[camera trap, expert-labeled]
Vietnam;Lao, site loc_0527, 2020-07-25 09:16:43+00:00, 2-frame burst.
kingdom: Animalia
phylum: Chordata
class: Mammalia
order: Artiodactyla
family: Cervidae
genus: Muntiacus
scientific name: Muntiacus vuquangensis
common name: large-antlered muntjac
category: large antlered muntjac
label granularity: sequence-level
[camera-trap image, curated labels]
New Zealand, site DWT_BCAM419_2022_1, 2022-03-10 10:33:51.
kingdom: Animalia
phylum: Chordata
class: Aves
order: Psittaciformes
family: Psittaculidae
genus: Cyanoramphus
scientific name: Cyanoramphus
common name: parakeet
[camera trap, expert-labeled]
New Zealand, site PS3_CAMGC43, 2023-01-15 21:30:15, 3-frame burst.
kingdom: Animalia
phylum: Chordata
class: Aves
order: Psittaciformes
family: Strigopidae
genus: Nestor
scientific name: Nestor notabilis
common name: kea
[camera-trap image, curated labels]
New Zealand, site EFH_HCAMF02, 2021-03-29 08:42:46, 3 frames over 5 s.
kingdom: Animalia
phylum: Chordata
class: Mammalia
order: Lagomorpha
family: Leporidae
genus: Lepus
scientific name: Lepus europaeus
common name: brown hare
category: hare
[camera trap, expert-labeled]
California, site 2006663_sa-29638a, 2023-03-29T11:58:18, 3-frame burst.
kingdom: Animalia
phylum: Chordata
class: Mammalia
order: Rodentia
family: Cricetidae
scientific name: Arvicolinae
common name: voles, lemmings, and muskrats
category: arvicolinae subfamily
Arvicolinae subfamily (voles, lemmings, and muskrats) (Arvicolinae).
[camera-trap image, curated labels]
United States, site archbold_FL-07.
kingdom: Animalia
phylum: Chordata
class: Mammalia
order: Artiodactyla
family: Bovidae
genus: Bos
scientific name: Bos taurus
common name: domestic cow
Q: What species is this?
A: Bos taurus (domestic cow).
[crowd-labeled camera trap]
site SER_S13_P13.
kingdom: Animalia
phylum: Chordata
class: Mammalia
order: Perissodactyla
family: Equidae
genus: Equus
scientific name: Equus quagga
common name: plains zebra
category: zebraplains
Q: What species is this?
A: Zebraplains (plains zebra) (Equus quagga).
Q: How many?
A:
########################################
Assigned task:
For this exercise, return the material above in full and exactly.

Output for this task:
[camera trap, expert-labeled]
Vietnam;Lao, site loc_0527, 2020-07-25 09:16:43+00:00, 2-frame burst.
kingdom: Animalia
phylum: Chordata
class: Mammalia
order: Artiodactyla
family: Cervidae
genus: Muntiacus
scientific name: Muntiacus vuquangensis
common name: large-antlered muntjac
category: large antlered muntjac
label granularity: sequence-level
[camera-trap image, curated labels]
New Zealand, site DWT_BCAM419_2022_1, 2022-03-10 10:33:51.
kingdom: Animalia
phylum: Chordata
class: Aves
order: Psittaciformes
family: Psittaculidae
genus: Cyanoramphus
scientific name: Cyanoramphus
common name: parakeet
[camera trap, expert-labeled]
New Zealand, site PS3_CAMGC43, 2023-01-15 21:30:15, 3-frame burst.
kingdom: Animalia
phylum: Chordata
class: Aves
order: Psittaciformes
family: Strigopidae
genus: Nestor
scientific name: Nestor notabilis
common name: kea
[camera-trap image, curated labels]
New Zealand, site EFH_HCAMF02, 2021-03-29 08:42:46, 3 frames over 5 s.
kingdom: Animalia
phylum: Chordata
class: Mammalia
order: Lagomorpha
family: Leporidae
genus: Lepus
scientific name: Lepus europaeus
common name: brown hare
category: hare
[camera trap, expert-labeled]
California, site 2006663_sa-29638a, 2023-03-29T11:58:18, 3-frame burst.
kingdom: Animalia
phylum: Chordata
class: Mammalia
order: Rodentia
family: Cricetidae
scientific name: Arvicolinae
common name: voles, lemmings, and muskrats
category: arvicolinae subfamily
Arvicolinae subfamily (voles, lemmings, and muskrats) (Arvicolinae).
[camera-trap image, curated labels]
United States, site archbold_FL-07.
kingdom: Animalia
phylum: Chordata
class: Mammalia
order: Artiodactyla
family: Bovidae
genus: Bos
scientific name: Bos taurus
common name: domestic cow
Q: What species is this?
A: Bos taurus (domestic cow).
[crowd-labeled camera trap]
site SER_S13_P13.
kingdom: Animalia
phylum: Chordata
class: Mammalia
order: Perissodactyla
family: Equidae
genus: Equus
scientific name: Equus quagga
common name: plains zebra
category: zebraplains
Q: What species is this?
A: Zebraplains (plains zebra) (Equus quagga).
Q: How many?
A:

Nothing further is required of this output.